Oggi 23 aprile 2011, il consolato tunisino di Napoli è stato occupato da giovani tunisini, che protestavano contro le difficilissime condizioni di vita rese ai migranti dal governo italiano.

Alla ex caserma Andolfato di Santa Maria Capua Vetere, in provincia di Caserta (nel frattempo divenuto un centro di espulsione), in spregio della Costituzione italiana, che all’art.13 co.2 stabilisce che “… l’autorità di pubblica sicurezza può adottare provvedimenti provvisori che devono essere comunicati entro quarantotto ore all’autorità giudiziaria e, se questa non li convalida nelle successive quarantotto ore si intendono revocati”; nonché dell’art.13 co. 5 bis del testo unico in materia di immigrazione, per il quale “L'esecuzione del provvedimento del questore di allontanamento dal territorio nazionale é sospesa fino alla decisione sulla convalida. L'udienza per la convalida si svolge in camera di consiglio, con la partecipazione necessaria di un difensore tempestivamente avvertito. L'interessato é anch'esso tempestivamente informato e condotto nel luogo in cui il giudice tiene l'udienza. Si applicano le disposizioni di cui al sesto e al settimo periodo del comma 8, in quanto compatibili. Il giudice provvede alla convalida, con decreto motivato, entro le quarantotto ore successive, verificata l'osservanza dei termini, la sussistenza dei requisiti previsti dal presente articolo e sentito l'interessato, se comparso. In attesa della definizione del procedimento di convalida, lo straniero espulso é trattenuto in uno dei centri di permanenza temporanea ed assistenza, di cui all'articolo 14, salvo che il procedimento possa essere definito nel luogo in cui é stato adottato il provvedimento di allontanamento anche prima del trasferimento in uno dei centri disponibili. Quando la convalida é concessa, il provvedimento di accompagnamento alla frontiera diventa esecutivo. Se la convalida non é concessa ovvero non é osservato il termine per la decisione, il provvedimento del questore perde ogni effetto” , ben oltre i detti termini, e dunque illegittimamente, si è proceduto alla convalida dei decreti di espulsione.

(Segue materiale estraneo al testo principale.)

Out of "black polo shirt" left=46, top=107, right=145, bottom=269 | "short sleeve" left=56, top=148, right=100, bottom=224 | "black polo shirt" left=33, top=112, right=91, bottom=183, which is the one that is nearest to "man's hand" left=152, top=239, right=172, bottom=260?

La vicenda descritta, già in sé molto grave, è stata resa ancora più disumana dalla circostanza che le autorità italiane preposte alla tutela della legalità all’interno del centro hanno indotto “gli ospiti” a sottoscrivere una dichiarazione secondo la quale i tunisini si sarebbero trattenuti “spontaneamente” all’interno della ex caserma e che dunque, per effetto della loro libera scelta, i termini per la convalida del decreto di espulsione ad oggi non sarebbero scaduti.

La detta circostanza, tuttavia, oltre che palesarsi in sé inverosimile, contrasta fortemente con gli innumerevoli episodi di tentata fuga dal centro ad opera dei cittadini tunisini e delle relative e numerose lesioni riportate, in questi giorni, da questi ultimi agli arti inferiori (basti ricordare, come già documentato nei giorni scorsi, che il muro di cinta della ex caserma è alto circa sei metri).

Anche a causa di questi fatti gravissimi alcuni giovani cittadini tunisini hanno occupato per diverse ore, in segno di protesta ed in modo pacifico, il loro consolato a Napoli.

Lo stesso non può dirsi per il comportamento tenuto dalla polizia di stato, che, entrata all’interno del consolato (non è noto sapere se illegalmente o su invito delle autorità consolari), per intimidire i manifestanti, non ha esitato ad esercitare delle condotte violente (in alcuni casi schiaffeggiandoli). Per reazione, qualcuno dei tunisini ha minacciato, in segno di protesta, di lanciarsi da una finestra posta a diverse decine di metri di altezza dal suolo.





Dopo una lunga trattativa fra manifestanti e autorità consolare, quest’ultima è stata costretta ad accettare una serie di richieste dei migranti tunisini; prima fra tutte, quella di occuparsi realmente dei problemi degli immigrati e delle condizioni disumane che gli stessi sono costretti ad affrontare. Fino ad oggi, infatti, il consolato si è mostrato del tutto indifferente, forse perché retto dagli stessi funzionari dell’era di Zine El-Abidine Ben Alì.